Unincorporated community in the state of Oregon, United States

Reedville is an unincorporated community in Washington County, Oregon, United States, located between Hillsboro and Aloha. Oregon Route 8 (also known as the Tualatin Valley Highway) runs through the area. The community is served by the Hillsboro School District, with some portions of the area within the city limits of Hillsboro.

==History==
Reedville was named for Simeon Gannett Reed, who was a member of the Oregon Steam Navigation Company, and a prominent figure in Columbia River transportation in 1859-1879. Reed and business partner William S. Ladd operated an 8000 acre plus hobby farm in the area where they raised livestock and held harness races. His property became the endowment of Reed College after the death of his wife Amanda Reed. Reedville post office was established in 1877 and ran until 1954.

In 2003, Hillsboro opened the Reedville Creek Park, which included the city’s first skate park. By 2004, parts of the community had been annexed into Hillsboro, which led to readdressing of several streets from the county based street numbering to the Hillsboro-based numbering system.

In 2016, ground broke on a new subdivision called Reed's Crossing in South Hillsboro. It is located just south of the intersection of Oregon Route 8 and Cornelius Pass Road. A commercial center called Reed's Crossing Town Center and a 23 acre Reed's Crossing Greenway park are expected to be in the new subdivision.

==Sites of interest==
- Harvey the Rabbit on Tualatin Valley Highway. This roadside attraction was named for the rabbit in the film Harvey.
- Reedville Creek Park on Cornelius Pass Road that includes Hillsboro's only skatepark as well as basketball courts, play equipment, and paths.

■ **PROBLEMS TO WORK ON**:
1. In what year was the Reedville post office established, according to the Reedville article?
2. In the Reedville article, change "subdivision" to "development" in the passage starting with "In 2016, ground" and going on through "the film Harvey.".
Answer from the Reedville article alone.

■ **DATA EXTRACTS**:
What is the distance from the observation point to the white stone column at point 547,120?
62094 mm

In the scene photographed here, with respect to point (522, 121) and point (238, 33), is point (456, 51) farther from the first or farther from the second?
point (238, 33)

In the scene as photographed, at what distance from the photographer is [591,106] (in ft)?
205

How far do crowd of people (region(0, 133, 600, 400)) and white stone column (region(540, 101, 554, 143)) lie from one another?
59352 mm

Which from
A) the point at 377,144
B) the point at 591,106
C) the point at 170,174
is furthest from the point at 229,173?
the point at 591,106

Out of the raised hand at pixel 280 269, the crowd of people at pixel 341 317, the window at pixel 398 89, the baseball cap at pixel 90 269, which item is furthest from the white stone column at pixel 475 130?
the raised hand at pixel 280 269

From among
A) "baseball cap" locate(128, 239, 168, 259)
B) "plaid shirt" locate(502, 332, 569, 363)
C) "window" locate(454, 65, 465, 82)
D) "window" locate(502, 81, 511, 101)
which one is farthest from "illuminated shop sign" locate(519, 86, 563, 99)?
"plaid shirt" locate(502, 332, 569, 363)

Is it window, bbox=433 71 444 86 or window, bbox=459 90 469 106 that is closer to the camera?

■ **ANSWERS FOR THE TASKS**:
1. 1877

2.
In 2016, ground broke on a new development called Reed's Crossing in South Hillsboro. It is located just south of the intersection of Oregon Route 8 and Cornelius Pass Road. A commercial center called Reed's Crossing Town Center and a 23 acre Reed's Crossing Greenway park are expected to be in the new development.

==Sites of interest==
- Harvey the Rabbit on Tualatin Valley Highway. This roadside attraction was named for the rabbit in the film Harvey.